** O que fazer **
Escreva a continuação do texto sobre produtividade tóxica e multitarefa, começando logo depois da última frase apresentada.

** Trecho do documento **
※ ※ ※

De que forma a produtividade tóxica é capaz de afetar o bem-estar como um todo
24 de setembro de 2025A capacidade de realizar múltiplas tarefas frequentemente é vista como uma característica positiva em postos de trabalho de diversas áreas. Assim, seria benéfico ter um cérebro multitarefa capaz de responder e-mails enquanto participa de reuniões ou alternar entre projetos diferentes ao longo do expediente.
No entanto, o que parece ser um sinal de alta performance pode, na verdade, estar prejudicando significativamente a produtividade e até mesmo a saúde mental dos colaboradores.
Portanto, compreender os limites e as reais capacidades cognitivas de cada indivíduo é fundamental para construir ambientes de trabalho mais saudáveis e verdadeiramente eficientes.
Por que se fala tanto em ser multitarefa?
Em um cenário marcado por prazos apertados, demandas crescentes e competitividade acirrada, a ideia de conseguir fazer mais em menos tempo tornou-se não apenas desejável, mas frequentemente cobrada. Ou seja, não raro ser multitarefa (ou multitasking, no termo em inglês) é visto como um diferencial.
Tal percepção se intensificou com a digitalização do trabalho e a proliferação de ferramentas que permitem acesso simultâneo a diversos recursos profissionais. Mensagens instantâneas, videoconferências, e-mails e sistemas de gestão disputam constantemente a atenção dos profissionais, inclusive fora do escritório.

※ ※ ※

** Trechos da listagem **
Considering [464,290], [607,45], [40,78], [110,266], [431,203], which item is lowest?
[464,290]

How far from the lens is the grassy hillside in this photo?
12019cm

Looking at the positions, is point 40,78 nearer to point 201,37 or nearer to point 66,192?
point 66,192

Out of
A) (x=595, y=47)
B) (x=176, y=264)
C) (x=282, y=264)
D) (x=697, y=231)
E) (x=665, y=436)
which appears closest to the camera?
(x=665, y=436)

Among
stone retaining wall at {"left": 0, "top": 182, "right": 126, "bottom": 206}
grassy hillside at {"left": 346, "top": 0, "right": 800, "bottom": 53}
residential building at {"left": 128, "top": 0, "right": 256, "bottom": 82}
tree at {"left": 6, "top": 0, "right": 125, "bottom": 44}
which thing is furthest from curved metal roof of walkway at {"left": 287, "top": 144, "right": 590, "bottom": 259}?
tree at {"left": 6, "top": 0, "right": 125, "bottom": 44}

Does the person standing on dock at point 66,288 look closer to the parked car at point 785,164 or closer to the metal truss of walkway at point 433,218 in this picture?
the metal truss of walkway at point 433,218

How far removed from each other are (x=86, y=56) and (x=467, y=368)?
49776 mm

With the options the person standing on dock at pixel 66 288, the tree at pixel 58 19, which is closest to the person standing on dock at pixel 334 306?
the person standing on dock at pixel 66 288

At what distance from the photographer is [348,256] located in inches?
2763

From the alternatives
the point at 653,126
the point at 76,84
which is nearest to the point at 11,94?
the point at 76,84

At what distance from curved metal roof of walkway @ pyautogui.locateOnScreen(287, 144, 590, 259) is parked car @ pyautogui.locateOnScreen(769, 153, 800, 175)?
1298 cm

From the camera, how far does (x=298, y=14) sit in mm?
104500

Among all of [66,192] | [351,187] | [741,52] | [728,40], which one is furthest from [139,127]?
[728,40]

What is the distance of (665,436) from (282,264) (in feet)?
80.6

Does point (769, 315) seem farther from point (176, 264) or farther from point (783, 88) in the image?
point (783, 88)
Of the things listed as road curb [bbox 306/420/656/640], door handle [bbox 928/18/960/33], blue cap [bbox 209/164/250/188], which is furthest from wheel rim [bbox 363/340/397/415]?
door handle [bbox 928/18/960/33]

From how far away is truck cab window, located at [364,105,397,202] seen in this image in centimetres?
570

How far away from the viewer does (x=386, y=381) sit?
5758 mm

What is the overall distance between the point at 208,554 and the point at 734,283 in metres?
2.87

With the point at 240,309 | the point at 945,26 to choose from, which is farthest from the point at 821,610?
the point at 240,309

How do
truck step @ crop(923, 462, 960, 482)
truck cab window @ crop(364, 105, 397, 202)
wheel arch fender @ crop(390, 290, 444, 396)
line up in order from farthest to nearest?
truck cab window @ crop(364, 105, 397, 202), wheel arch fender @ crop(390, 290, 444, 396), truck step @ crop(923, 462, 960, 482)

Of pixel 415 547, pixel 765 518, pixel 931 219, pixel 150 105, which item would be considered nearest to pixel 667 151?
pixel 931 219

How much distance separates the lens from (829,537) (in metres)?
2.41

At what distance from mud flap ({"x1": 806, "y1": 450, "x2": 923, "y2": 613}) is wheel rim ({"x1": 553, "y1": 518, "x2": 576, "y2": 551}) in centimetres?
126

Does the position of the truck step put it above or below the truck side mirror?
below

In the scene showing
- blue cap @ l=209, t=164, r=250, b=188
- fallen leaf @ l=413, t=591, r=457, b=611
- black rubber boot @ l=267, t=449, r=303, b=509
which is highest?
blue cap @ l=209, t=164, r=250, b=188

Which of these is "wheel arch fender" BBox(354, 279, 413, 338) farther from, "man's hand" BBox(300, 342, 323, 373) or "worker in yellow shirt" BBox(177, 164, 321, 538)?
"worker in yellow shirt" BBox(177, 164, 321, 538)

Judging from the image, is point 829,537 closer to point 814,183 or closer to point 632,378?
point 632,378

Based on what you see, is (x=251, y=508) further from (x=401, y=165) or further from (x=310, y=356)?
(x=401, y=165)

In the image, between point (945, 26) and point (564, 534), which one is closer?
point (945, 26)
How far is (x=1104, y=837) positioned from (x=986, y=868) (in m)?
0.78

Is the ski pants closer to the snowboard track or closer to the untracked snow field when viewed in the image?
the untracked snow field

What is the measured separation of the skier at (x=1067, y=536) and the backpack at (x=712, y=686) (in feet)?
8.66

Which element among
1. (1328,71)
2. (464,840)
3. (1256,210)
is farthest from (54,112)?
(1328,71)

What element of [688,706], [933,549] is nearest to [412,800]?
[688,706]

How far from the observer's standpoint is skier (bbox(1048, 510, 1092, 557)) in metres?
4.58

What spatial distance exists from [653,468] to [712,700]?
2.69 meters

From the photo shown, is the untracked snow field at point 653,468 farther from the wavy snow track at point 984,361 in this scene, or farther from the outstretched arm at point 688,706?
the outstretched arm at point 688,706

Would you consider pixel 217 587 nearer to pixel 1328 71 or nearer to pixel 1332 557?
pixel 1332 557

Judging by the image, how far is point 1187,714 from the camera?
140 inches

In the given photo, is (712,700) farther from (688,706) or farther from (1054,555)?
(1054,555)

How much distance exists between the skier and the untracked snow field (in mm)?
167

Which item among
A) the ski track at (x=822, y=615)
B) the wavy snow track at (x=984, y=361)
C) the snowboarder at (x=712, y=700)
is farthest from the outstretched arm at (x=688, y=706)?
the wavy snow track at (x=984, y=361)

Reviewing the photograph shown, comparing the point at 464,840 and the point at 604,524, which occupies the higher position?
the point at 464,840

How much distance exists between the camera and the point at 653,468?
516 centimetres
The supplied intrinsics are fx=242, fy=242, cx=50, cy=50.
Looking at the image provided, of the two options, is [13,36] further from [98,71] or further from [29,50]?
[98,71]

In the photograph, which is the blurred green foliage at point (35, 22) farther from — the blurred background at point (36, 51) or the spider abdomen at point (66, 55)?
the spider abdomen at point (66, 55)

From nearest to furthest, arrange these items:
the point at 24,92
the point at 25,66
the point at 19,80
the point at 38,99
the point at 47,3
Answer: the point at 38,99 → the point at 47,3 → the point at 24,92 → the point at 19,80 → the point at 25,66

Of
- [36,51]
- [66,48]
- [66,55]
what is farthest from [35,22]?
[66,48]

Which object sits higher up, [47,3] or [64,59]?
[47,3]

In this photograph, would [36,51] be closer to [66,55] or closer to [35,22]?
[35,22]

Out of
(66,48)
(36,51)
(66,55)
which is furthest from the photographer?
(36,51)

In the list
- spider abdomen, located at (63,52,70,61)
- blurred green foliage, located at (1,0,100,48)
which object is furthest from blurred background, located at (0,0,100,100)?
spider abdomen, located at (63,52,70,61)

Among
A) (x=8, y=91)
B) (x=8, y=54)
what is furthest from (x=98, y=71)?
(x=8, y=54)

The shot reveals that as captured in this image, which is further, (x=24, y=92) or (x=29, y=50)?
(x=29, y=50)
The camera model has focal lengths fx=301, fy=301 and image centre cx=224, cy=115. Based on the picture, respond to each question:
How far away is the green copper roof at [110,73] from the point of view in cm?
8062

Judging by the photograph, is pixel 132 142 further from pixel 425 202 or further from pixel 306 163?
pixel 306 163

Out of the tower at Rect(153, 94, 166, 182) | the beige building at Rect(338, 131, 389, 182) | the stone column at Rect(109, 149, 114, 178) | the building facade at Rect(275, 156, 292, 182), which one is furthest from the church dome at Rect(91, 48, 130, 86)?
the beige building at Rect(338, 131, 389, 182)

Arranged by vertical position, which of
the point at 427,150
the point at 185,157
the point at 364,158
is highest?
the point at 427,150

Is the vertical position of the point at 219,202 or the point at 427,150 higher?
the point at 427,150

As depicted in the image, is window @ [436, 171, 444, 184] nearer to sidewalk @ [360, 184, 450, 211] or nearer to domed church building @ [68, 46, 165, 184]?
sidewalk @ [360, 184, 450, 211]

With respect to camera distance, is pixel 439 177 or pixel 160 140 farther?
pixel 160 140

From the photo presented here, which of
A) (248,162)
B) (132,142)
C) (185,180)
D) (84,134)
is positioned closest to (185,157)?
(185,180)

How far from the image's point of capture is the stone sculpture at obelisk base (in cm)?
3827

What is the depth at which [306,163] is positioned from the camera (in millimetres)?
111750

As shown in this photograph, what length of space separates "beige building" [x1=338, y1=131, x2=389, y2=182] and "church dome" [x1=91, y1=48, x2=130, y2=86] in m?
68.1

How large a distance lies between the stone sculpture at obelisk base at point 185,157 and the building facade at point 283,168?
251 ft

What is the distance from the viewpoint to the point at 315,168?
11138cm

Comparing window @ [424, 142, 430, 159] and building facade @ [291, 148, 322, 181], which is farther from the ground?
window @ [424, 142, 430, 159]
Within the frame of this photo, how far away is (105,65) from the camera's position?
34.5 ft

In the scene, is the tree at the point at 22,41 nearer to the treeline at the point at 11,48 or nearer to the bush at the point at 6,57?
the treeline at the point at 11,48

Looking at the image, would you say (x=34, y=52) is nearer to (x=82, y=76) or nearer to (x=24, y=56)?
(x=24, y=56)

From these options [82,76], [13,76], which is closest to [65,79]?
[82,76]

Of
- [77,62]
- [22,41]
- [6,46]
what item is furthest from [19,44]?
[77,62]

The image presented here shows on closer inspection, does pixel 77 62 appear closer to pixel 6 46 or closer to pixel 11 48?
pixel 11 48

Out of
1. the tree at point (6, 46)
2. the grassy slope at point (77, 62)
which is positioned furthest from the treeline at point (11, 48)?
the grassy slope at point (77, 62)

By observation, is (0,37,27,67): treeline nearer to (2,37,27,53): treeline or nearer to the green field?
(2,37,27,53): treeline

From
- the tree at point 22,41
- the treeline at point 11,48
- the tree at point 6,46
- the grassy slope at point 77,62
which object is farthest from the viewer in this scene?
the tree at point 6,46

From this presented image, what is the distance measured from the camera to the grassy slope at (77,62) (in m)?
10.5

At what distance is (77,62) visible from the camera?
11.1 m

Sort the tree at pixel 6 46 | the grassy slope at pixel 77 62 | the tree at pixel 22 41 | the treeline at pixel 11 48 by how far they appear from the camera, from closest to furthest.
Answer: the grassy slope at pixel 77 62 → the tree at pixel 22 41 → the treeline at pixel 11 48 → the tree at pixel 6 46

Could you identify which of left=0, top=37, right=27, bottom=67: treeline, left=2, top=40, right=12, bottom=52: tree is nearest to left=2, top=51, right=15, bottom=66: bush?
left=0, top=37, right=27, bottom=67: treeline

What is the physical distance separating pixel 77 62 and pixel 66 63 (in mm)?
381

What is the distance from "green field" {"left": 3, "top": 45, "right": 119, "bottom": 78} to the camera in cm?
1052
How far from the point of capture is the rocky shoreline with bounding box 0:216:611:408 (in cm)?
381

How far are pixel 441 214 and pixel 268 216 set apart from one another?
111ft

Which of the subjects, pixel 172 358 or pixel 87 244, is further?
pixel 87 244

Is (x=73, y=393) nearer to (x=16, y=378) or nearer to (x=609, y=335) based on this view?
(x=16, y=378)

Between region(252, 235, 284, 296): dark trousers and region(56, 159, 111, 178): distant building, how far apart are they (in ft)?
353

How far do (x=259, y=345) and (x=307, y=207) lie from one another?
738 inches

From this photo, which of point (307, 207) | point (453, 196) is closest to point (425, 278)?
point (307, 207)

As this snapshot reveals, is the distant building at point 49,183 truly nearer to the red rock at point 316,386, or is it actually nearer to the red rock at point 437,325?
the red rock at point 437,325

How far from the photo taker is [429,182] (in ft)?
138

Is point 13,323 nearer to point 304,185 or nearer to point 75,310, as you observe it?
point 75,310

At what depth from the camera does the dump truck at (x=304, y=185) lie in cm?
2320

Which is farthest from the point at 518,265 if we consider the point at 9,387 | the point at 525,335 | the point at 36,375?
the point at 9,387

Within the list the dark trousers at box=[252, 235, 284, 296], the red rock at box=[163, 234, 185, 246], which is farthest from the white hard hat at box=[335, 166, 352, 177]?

※ ※ ※

** Resposta da tarefa **
Além disso, muitos espaços cultivam a crença de que profissionais multitarefa são mais competentes, dedicados e produtivos. Essa noção, amplamente difundida, contribui para que colaboradores se sintam pressionados a demonstrar a “habilidade”, mesmo quando isso compromete seu bem-estar e até mesmo a qualidade do trabalho entregue.
Nosso cérebro é multitarefa?
A resposta direta é: na maioria das vezes, não. Várias evidências mostram que há um custo para o cérebro humano sempre que é necessário executar múltiplas tarefas com atenção simultânea.
Na prática, em vez de um foco dividido, a mente está a todo momento realizando, na verdade, uma alternância rápida entre atividades. Esse processo é conhecido como troca de tarefas (ou task-switching, em inglês).
Ou seja, quando tentamos fazer duas coisas ao mesmo tempo, o cérebro precisa interromper uma atividade, redirecionar o foco para outra e depois retornar à primeira. Esse processo, embora pareça instantâneo, consome tempo e recursos cognitivos preciosos.
Basta pensar num cenário simples: você está lendo este texto, mas na aba ao lado uma notificação surge. Fica difícil manter a concentração e é bem provável que se interrompa a leitura para checar a nova informação.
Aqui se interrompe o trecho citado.